Quelques minutes à pieds, nous restons yeux écarquillés devant la singulière bibliothèque Schœlcher, face à la Savane de Fort-de France. Constituée de verre et de fer, elle mêle Art nouveau et influences byzantines, égyptiennes et néoclassiques. Elle est l’œuvre de l’architecte Pierre-Henri Picq, contemporain de Gustave Eiffel. Construite en 1887 dans le jardin des Tuileries à Paris, elle a été démontée, transportée par bateau puis remontée en 1893 à Fort- de-France. Le squelette en métal du bâtiment rappelle celui de la Cathédrale Saint-Louis conçue par le même architecte.

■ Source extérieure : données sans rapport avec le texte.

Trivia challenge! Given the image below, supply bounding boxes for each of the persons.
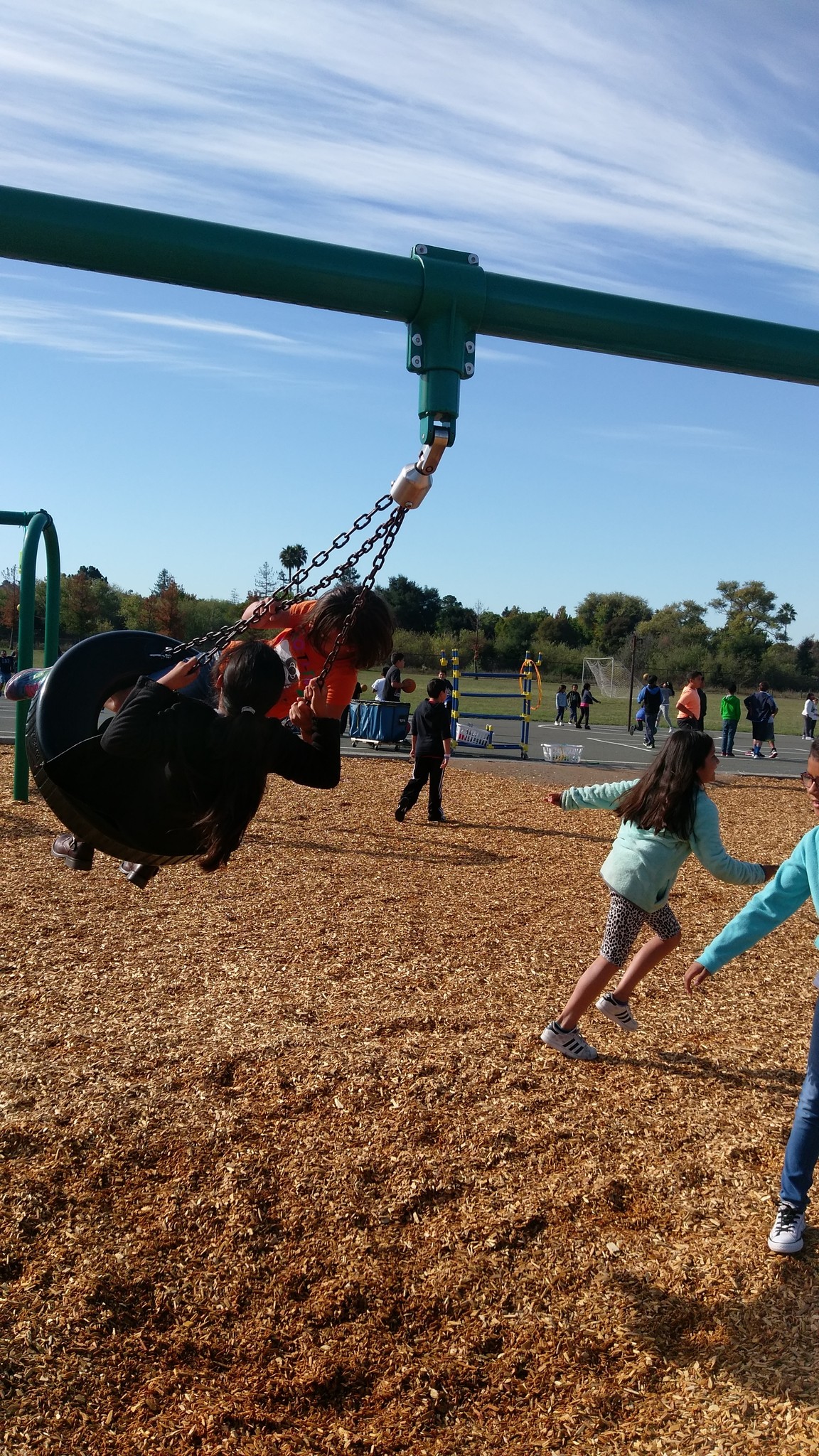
[4,584,395,742]
[554,684,568,726]
[437,670,453,725]
[0,647,19,697]
[576,683,601,730]
[743,681,778,758]
[395,678,455,822]
[630,670,707,749]
[372,653,413,748]
[52,640,341,890]
[566,684,581,726]
[540,730,780,1059]
[720,684,741,757]
[683,738,819,1253]
[801,692,819,740]
[340,682,363,737]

Dressée dès 1891, cette dernière mêle donc néogothique et romano-byzantin. Elle mesure 66 mètres de long sur 24 mètres de large. L’on peut y admirer le décor floral intérieur et plusieurs pièces anciennes comme la chaire à prêcher en bois sculptée de la fin du 19e siècle. L’ensemble est classé aux monuments historiques. Les vitraux sont l’œuvre du peintre-verrier Néret et datent de la même époque. Magistrale, la cathédrale se dévoile de mille manières aux visiteurs attentifs.

La Cathédrale Saint Louis de Fort-de-France / Le Fort Saint Louis à Fort de France / La Bibliothèque Schoelcher à Fort-de-France – Crédits photos : Shutterstock

UNE HISTOIRE AU PRESENT. ~ Nous laissons cette atmosphère de plénitude et de grandeur pour rejoindre le front de mer. Au programme : visite guidée de l’impressionnant Fort Saint Louis. Ce fort militaire français de type Vauban a été construit par à-coups entre 1639 et 1710. C’est un promontoire rocheux de près de 600 m de long par 100 m de large. Il a été creusé, retaillé et habillé d’andésite pour s’élever à 40 mètres des flots. Appelé « Fort Royal » avant 1802, il a conservé sa vocation militaire et accueille encore le siège du commandement de la Marine nationale aux Antilles. Vous pouvez vous aussi y voyager dans le temps dans un dédale de bastions, casemates (bunkers) et chemins de ronde. Nous terminons la visite par la
contemplation de la baie de Fort de France, classée parmi les plus belles baies du
monde lors du salon World Travel Market de Londres en 2012. Et le soleil se couche.
Cette plongée d’esthète dans le cœur patrimonial de l’île mériterait d’autres
étapes tant ces villes ont à offrir en matière d’Art et d’architecture. Nous avons déambulé dans des cadres idylliques par de petits et grands détours : Jardin de Balata à Fort-de-France et à proximité la splendide basilique du Sacré Cœur, Forêt Coeur Bouliki à Saint Joseph, mangrove de palétuviers de Port Cohé au Lamentin et points de vue en bord d’eau à Schœlcher… Une mosaïque de paysages et d’ouvrages pour un séjour contemplatif.